La foto es de Frank Kallenbach |
Final de la conferencia "Espacio público: idealismo y verdad", pronunciada en el Congreso Arquine, en Ciudad de México, en marzo de 2012.
¿TENEMOS LA CALIDAD SUFICIENTE PARA PODER USAR LOS ESPACIOS PÚBLICOS DE CALIDAD?
Manuel Delgado
En resumen. El diseño de ciudades desde la arquitectura y el urbanismo
ha recibido de las autoridades y las minorías dirigentes el encargo de
caracterizar, diferenciar y calificar formalmente los mismos territorios sobre
los que ellas actuaban pedagógica, jurídica y, en última instancia, policialmente.

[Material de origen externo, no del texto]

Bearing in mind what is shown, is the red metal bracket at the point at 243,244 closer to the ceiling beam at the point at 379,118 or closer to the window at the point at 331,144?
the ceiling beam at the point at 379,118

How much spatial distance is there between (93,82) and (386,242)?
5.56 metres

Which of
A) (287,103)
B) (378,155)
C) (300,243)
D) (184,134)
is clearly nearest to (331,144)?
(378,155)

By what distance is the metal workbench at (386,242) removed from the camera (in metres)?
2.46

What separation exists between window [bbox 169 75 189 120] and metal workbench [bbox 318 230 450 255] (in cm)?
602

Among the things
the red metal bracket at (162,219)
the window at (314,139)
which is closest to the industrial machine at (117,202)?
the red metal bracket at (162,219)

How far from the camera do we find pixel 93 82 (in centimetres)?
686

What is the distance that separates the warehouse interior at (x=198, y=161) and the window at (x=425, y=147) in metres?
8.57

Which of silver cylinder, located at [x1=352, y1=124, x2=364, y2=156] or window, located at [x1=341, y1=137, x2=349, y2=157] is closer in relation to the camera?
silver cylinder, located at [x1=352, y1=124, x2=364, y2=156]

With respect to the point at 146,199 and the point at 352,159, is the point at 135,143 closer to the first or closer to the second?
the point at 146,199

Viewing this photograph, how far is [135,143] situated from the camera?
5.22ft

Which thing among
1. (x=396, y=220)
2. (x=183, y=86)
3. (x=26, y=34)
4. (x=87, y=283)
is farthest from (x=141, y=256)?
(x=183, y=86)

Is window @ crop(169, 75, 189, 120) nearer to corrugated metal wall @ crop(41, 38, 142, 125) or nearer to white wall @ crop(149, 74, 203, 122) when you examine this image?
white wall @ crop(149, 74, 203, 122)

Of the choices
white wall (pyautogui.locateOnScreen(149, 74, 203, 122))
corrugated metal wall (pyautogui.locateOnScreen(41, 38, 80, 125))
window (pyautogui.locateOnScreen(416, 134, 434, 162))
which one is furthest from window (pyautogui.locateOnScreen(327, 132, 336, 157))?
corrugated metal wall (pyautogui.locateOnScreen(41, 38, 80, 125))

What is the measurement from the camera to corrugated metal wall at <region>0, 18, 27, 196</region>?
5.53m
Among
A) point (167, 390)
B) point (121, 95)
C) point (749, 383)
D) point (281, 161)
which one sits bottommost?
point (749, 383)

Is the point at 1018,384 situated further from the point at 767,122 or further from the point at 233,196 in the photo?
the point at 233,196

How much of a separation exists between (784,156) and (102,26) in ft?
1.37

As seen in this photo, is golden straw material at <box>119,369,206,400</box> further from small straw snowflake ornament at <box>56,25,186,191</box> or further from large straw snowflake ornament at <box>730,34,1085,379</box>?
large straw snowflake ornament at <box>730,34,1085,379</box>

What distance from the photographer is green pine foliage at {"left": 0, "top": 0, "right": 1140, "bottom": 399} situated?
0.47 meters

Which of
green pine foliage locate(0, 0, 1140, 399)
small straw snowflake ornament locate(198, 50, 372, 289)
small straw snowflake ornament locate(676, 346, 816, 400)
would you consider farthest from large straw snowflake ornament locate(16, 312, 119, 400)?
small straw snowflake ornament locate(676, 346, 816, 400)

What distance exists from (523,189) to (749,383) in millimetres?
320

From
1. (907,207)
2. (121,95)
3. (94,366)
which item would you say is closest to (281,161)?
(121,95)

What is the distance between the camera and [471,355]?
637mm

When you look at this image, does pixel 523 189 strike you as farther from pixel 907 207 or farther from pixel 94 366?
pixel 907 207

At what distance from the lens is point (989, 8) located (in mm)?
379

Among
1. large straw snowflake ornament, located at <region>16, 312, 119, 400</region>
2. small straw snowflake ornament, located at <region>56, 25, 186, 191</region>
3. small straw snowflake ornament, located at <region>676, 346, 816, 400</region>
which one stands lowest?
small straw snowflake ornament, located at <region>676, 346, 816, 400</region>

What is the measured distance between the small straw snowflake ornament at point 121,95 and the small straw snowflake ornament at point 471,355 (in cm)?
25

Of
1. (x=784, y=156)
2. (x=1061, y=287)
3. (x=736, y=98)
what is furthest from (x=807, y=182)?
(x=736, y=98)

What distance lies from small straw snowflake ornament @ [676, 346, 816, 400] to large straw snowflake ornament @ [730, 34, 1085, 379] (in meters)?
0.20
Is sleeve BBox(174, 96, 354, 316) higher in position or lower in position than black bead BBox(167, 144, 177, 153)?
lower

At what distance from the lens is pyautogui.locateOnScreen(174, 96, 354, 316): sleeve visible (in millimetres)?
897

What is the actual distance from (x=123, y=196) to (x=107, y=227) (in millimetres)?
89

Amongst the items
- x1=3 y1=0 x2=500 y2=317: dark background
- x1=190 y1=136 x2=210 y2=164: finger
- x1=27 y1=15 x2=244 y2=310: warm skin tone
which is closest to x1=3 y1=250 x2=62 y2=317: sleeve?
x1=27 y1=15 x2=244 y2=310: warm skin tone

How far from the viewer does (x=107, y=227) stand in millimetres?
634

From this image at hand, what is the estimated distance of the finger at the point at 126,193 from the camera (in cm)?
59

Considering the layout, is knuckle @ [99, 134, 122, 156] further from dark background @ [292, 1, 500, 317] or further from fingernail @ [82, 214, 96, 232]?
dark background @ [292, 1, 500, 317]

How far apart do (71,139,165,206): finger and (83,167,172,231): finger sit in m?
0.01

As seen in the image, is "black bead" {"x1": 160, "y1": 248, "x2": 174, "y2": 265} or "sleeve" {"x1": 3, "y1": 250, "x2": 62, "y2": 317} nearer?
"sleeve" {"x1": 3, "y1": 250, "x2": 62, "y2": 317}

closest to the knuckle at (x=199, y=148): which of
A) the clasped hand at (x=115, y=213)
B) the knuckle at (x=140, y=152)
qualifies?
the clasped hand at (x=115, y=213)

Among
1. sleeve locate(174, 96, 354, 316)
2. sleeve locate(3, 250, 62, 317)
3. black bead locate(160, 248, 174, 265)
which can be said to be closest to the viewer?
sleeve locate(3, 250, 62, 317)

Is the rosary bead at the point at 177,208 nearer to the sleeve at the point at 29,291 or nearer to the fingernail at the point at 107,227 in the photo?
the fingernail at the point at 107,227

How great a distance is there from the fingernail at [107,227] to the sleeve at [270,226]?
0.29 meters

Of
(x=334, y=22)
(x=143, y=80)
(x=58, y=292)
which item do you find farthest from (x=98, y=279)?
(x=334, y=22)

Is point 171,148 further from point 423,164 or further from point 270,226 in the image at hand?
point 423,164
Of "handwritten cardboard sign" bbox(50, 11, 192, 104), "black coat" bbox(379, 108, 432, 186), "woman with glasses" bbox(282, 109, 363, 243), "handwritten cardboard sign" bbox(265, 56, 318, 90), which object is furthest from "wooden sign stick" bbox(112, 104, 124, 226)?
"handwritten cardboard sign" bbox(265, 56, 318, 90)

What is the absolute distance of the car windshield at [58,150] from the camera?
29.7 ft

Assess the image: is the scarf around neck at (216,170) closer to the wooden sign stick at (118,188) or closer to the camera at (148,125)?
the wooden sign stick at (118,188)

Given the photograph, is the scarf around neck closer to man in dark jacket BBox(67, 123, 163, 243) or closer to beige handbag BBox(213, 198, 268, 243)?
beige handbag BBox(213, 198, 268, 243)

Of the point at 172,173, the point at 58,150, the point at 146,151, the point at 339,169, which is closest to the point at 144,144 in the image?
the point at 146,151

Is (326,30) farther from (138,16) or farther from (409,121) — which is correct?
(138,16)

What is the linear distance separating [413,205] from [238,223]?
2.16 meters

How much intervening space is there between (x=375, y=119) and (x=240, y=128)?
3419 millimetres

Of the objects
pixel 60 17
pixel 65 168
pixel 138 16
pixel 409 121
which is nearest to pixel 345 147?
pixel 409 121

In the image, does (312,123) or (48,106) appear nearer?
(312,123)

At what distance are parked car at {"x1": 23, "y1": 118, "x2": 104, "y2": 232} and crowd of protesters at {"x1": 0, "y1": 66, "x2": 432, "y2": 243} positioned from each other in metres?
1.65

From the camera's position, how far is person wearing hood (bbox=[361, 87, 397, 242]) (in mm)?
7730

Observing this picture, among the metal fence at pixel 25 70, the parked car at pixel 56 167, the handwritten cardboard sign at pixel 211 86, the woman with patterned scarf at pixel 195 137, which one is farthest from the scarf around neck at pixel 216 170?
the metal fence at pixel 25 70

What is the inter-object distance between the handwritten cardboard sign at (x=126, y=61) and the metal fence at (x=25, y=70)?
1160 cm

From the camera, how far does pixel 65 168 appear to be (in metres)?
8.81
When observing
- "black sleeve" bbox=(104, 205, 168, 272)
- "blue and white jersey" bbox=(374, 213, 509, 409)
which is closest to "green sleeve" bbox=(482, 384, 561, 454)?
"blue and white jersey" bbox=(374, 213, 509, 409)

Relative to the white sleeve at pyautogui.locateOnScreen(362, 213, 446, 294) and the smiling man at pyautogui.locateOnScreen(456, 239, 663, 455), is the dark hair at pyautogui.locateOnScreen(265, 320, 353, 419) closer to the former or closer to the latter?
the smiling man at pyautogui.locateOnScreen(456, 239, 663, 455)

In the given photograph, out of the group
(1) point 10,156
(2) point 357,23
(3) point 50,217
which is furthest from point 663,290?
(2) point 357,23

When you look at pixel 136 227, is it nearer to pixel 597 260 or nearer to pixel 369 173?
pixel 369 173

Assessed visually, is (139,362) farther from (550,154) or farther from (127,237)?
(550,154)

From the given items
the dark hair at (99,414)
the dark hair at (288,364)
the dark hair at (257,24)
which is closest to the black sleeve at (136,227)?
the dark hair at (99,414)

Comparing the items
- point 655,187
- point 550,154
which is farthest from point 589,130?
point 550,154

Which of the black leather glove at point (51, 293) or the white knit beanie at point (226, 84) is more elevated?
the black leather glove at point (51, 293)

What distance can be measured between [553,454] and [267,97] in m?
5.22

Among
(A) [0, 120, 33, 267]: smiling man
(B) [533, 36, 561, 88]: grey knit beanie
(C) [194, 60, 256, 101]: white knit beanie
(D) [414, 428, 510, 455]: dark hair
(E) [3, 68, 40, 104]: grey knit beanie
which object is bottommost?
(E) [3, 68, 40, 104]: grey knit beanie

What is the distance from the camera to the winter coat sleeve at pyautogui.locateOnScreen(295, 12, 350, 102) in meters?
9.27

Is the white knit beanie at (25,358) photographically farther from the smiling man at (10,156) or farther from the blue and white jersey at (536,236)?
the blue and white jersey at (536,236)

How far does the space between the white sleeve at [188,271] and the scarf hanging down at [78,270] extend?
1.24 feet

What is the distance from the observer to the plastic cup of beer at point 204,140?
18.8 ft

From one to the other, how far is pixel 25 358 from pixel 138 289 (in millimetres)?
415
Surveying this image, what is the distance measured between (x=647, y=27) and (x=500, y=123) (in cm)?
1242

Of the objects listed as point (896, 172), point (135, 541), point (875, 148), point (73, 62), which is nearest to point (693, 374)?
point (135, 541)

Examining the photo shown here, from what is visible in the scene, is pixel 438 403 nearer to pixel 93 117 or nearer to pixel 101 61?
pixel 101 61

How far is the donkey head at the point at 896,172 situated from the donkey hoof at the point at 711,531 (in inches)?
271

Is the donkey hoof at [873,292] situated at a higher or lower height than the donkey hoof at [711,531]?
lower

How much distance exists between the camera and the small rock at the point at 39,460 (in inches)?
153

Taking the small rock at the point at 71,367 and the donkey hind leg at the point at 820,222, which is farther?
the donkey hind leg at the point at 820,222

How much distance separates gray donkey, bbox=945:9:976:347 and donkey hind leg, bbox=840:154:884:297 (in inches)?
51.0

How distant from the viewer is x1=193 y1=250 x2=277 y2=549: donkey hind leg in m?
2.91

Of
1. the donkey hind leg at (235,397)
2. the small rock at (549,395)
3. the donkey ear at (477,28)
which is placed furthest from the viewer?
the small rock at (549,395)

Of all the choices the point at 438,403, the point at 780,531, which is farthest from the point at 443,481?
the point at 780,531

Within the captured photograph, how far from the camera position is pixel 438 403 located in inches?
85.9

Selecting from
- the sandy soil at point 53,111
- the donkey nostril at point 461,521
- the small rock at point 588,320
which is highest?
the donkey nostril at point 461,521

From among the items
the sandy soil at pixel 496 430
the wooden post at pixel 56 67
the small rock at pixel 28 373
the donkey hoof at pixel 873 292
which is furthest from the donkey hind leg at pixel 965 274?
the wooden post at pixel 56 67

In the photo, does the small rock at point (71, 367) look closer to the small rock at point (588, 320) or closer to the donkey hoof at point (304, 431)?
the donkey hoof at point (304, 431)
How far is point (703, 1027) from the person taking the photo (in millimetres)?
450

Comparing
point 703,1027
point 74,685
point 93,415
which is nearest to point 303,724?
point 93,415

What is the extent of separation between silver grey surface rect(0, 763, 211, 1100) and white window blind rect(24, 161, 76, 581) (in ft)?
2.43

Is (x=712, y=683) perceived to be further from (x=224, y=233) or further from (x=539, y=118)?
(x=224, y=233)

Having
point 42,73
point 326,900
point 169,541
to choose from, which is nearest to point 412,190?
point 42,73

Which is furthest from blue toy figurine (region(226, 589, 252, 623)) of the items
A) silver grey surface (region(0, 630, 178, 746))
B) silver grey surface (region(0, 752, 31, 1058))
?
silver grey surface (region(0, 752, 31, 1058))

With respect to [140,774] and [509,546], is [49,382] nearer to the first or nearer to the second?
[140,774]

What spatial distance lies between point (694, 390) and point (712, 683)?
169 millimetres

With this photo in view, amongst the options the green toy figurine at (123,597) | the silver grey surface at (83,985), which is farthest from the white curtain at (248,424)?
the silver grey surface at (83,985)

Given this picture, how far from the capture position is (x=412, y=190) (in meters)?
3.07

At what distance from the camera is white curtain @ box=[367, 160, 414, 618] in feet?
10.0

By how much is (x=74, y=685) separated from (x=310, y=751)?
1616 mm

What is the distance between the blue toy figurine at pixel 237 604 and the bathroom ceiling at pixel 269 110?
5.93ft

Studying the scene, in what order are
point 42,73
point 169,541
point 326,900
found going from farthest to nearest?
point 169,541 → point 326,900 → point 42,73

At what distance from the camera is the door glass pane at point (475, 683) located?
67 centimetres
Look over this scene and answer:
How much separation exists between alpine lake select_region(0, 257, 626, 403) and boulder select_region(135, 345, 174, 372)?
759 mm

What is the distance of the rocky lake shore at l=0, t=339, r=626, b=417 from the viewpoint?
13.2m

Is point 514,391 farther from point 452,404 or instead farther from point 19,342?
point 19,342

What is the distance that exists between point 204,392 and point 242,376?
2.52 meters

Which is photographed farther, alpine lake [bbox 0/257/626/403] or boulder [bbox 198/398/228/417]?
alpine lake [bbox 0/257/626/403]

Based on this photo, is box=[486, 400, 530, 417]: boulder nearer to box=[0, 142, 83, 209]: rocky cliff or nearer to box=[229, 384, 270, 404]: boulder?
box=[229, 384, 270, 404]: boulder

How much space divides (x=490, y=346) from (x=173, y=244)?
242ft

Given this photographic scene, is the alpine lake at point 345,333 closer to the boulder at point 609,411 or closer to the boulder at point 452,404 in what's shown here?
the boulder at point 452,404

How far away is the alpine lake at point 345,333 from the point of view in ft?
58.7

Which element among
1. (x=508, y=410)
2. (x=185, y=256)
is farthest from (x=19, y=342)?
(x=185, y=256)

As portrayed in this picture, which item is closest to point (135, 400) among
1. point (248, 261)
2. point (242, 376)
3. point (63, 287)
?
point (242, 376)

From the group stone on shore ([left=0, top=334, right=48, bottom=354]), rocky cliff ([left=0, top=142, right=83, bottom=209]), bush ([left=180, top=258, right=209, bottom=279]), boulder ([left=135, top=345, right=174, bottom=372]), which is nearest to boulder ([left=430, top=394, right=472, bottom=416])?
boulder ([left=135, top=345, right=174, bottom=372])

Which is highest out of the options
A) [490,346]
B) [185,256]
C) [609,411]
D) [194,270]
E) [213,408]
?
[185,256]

Su tarea ha sido la asignar y distribuir plusvalías simbólicas, una serie de
valores de alguna manera superiores a los espacios urbanos, rescatándolos de su
opacidad crónica, redimiéndolos de lo tenían de paradójico, contradictorio,
fragmentario… Objetivo: convertir lo que
era –la maraña gestionada desde dentro de aconteceres que conoce la calle–
en lo que debía ser, esto es la sustantivización
espacial de los ideales del igualitarismo democrático oficial. Consecuencia al
fin de la percepción de que ese espacio público como marco de y para lo social
no como estructura, sino como proceso permanente e inacabado de estructuración,
es justo casi lo contrario del espacio público al que se refiere la ilusión
ciudadanista, que no puede ser más que una quimera que nadie ha visto ni verá
jamás en realidad, sueño imposible de una clase media universal que desearía
vivir en un mundo todo él hecho de consensos negociados y de intercambios
comunicacionales puros entre seres libres, iguales y responsables, un mundo sin
desasosiegos, sin sobresaltos, sin luchas.
El espacio público que está y siempre ha estado ahí afuera –la calle,
la plaza– no es el mero resultado de una determinada
morfología, sino ante todo de una articulación de cualidades sensibles que
resultan de las operaciones prácticas y las esquematizaciones tempo-espaciales
en vivo que procuran sus usuarios. En ese espacio el conflicto es un
ingrediente casi consustancial. Es más: vive de él, se alimenta de lo mismo que
no deja nunca de alterarlo. En el idealismo del espacio público que manejan las
retóricas filosófico-políticas –y al que remiten la mayoría de intervenciones
sobre la ciudad a cargo de profesionales— el conflicto es inconcebible, puesto
que ese espacio público en que sueñan, sobre el que legislan y que planifican,
existe para negar y mostrar como monstruosa su mera insinuación. En él sólo caben
aquellos que estén en condiciones de confirmar la ficción de un terreno neutral
en el que segmentos sociales con identidades e intereses incompatibles han
decretado una tregua indefinida en sus antagonismos.
Por supuesto que, en ese contexto, las operaciones proyectuales
destinadas a generar “espacios públicos de calidad” no hacen sino brindar un nuevo
vehículo de expresión y actuación a la antigua agorafobia de los poderes, siempre
ávidos por domeñar lo urbano como máquina azarosa e imprevisible, verdad
palpable siempre predispuesta al desacato, nunca plenamente gobernable. Se sabe
que una ciudad sólo puede ser puesta a la venta si se ha sido capaz de
pacificarla antes, de demostrar que está dispuesta a someterse y obedecer. Para
ello ha sido dispuesto ese nuevo artefacto categorial que es el “espacio
público”, del que políticos y filósofos brindan la ideología y al servicio del
cual, en orden a su reificación física como lugar, los diseñadores de ciudad
conciben formas, imponen jerarquías, distribuyen significados, determinan o
creen determinar usos. Pero, indiferente a teorías, planos y planes, a ras de
suelo, afuera, mientras tanto, nada puede impedir que continúen multiplicándose
los trasiegos y entrecruzamientos infinitos de cuerpos y miradas, el merodeo de
las multitudes, la amenaza de lo inconstante, todo aquello que hasta no hace
mucho nos atrevíamos a llamar sencillamente la calle.